EnSolver equips CAPTCHA solvers with deep ensemble uncertainty estimation, enabling them to detect and skip out-of-distribution challenges rather than failing them — which would trigger lockout defenses. By reasoning about its own confidence, EnSolver is harder to detect and block. Novel theoretical bounds on solver effectiveness are proved and validated experimentally, providing a rigorous framework for assessing CAPTCHA robustness.
Multi-modal bot detection models that analyze spatio-temporal browser events are increasingly deployed as a defense against credential stuffing and scanning. This work trains an LSTM on 825,701 artifacts from 46 users and develops two adversarial attacks — fast gradient and brute force — that generate misclassified behavioral vectors.
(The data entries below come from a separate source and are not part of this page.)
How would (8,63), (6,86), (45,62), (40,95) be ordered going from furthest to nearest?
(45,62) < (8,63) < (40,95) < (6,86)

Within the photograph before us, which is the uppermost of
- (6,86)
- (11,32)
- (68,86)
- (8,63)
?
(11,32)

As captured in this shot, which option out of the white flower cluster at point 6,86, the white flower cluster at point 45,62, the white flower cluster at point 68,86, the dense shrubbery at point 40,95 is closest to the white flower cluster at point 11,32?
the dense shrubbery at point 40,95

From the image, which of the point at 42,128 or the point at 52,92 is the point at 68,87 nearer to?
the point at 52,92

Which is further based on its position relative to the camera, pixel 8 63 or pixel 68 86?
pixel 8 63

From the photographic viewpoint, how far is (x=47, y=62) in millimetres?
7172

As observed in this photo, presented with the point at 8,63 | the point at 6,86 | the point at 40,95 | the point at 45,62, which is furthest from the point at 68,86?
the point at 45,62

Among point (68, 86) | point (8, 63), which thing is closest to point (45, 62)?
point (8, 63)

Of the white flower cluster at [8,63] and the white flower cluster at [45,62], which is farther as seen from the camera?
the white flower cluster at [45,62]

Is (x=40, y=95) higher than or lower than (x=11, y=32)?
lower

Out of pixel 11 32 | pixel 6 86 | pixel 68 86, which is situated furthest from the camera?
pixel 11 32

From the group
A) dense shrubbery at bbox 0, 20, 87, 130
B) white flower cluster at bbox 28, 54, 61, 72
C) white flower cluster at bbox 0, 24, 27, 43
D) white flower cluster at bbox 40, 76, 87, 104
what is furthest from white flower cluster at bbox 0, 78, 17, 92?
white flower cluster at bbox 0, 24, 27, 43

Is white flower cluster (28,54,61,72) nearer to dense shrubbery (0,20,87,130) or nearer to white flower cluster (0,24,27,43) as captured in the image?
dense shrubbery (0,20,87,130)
A key finding: despite generating adversarially valid vectors, translating them into real-world scanning experiments was infeasible due to fundamental limitations of automated tools in satisfying the required spatio-temporal constraints.
WebGuard is a low-overhead forensics engine that integrates directly into web applications — with no changes to underlying software or infrastructure — to detect and attribute automated web scanners in real time. It monitors multi-modal signals including spatio-temporal data and browser events, achieving detection within hundreds of milliseconds at under 10 KB/s communication overhead. Information-theoretic analysis shows that multi-modal monitoring significantly outperforms uni-modal (mouse-movement-only) approaches in both detection speed and attribution accuracy.